>> Begin Extracted text

[PATCH 13/13] imsm: add support for checkpointing via 'curr_migr_unit'

All of lore.kernel.org
 help / color / mirror / Atom feed

From: Dan Williams <dan.j.williams@intel.com>
To: neilb@suse.de
Cc: linux-raid@vger.kernel.org, ed.ciechanowski@intel.com,
	marcin.labun@intel.com
Subject: [PATCH 13/13] imsm: add support for checkpointing via 'curr_migr_unit'
Date: Tue, 22 Dec 2009 17:00:25 -0700	[thread overview]
Message-ID: <20091223000025.31628.26018.stgit@dwillia2-linux.ch.intel.com> (raw)
In-Reply-To: <20091222235807.31628.23231.stgit@dwillia2-linux.ch.intel.com>

Unlike native md checkpointing some data about the geometry and type of
the migration process is coded into curr_migr_unit.  Provide logic to
convert between md/{resync_start|recovery_start} and imsm/curr_migr_unit.

Signed-off-by: Dan Williams <dan.j.williams@intel.com>
---

 bitmap.c      |    2 
 mdadm.h       |   17 +++
 super-intel.c |  320 +++++++++++++++++++++++++++++++++++++++++++++++++++------
 util.c        |   15 +++
 4 files changed, 320 insertions(+), 34 deletions(-)

diff --git a/bitmap.c b/bitmap.c
index 850b0ce..088e37d 100644
--- a/bitmap.c
+++ b/bitmap.c
@@ -20,8 +20,6 @@
 
 #include "mdadm.h"
 
-#define min(a,b) (((a) < (b)) ? (a) : (b))
-
 inline void sb_le_to_cpu(bitmap_super_t *sb)
 {
 	sb->magic = __le32_to_cpu(sb->magic);
diff --git a/mdadm.h b/mdadm.h
index 27ef693..c1c36af 100644
--- a/mdadm.h
+++ b/mdadm.h
@@ -129,6 +129,22 @@ extern __off64_t lseek64 __P ((int __fd, __off64_t __offset, int __whence));
 #endif /* __KLIBC__ */
 
 
+/*
+ * min()/max()/clamp() macros that also do
+ * strict type-checking.. See the
+ * "unnecessary" pointer comparison.
+ */
+#define min(x, y) ({                            \
+	typeof(x) _min1 = (x);                  \
+	typeof(y) _min2 = (y);                  \
+	(void) (&_min1 == &_min2);              \
+	_min1 < _min2 ? _min1 : _min2; })
+
+#define max(x, y) ({                            \
+	typeof(x) _max1 = (x);                  \
+	typeof(y) _max2 = (y);                  \
+	(void) (&_max1 == &_max2);              \
+	_max1 > _max2 ? _max1 : _max2; })

>> End Extracted text

● Prompt 1: How many files does the imsm checkpointing patch change?
● Prompt 2: Please print the stretch of the imsm checkpointing patch from "Unlike native md" through "insertions(+), 34 deletions(-)".
● Prompt 3: Pick up the imsm checkpointing patch at the point where it stops and continue writing it.

>> Begin Given data

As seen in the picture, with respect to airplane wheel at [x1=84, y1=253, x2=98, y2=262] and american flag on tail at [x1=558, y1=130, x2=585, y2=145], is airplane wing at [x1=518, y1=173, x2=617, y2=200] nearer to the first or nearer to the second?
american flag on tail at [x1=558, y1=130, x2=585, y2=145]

>> End Given data

● Output 1: Four: bitmap.c, mdadm.h, super-intel.c, and util.c.

● Output 2:
Unlike native md checkpointing some data about the geometry and type of
the migration process is coded into curr_migr_unit.  Provide logic to
convert between md/{resync_start|recovery_start} and imsm/curr_migr_unit.

Signed-off-by: Dan Williams <dan.j.williams@intel.com>
---

 bitmap.c      |    2 
 mdadm.h       |   17 +++
 super-intel.c |  320 +++++++++++++++++++++++++++++++++++++++++++++++++++------
 util.c        |   15 +++
 4 files changed, 320 insertions(+), 34 deletions(-)

● Output 3:
 /* general information that might be extracted from a superblock */
 struct mdinfo {
@@ -842,6 +858,7 @@ extern int assemble_container_content(struct supertype *st, int mdfd,
 extern int add_disk(int mdfd, struct supertype *st,
 		    struct mdinfo *sra, struct mdinfo *info);
 extern int set_array_info(int mdfd, struct supertype *st, struct mdinfo *info);
+unsigned long long min_recovery_start(struct mdinfo *array);
 
 extern char *human_size(long long bytes);
 extern char *human_size_brief(long long bytes);
diff --git a/super-intel.c b/super-intel.c
index 9f879c5..609aaf5 100644
--- a/super-intel.c
+++ b/super-intel.c
@@ -635,6 +635,8 @@ static int is_failed(struct imsm_disk *disk)
 }
 
 #ifndef MDASSEMBLE
+static __u64 blocks_per_migr_unit(struct imsm_dev *dev);
+
 static void print_imsm_dev(struct imsm_dev *dev, char *uuid, int disk_idx)
 {
 	__u64 sz;
@@ -690,7 +692,11 @@ static void print_imsm_dev(struct imsm_dev *dev, char *uuid, int disk_idx)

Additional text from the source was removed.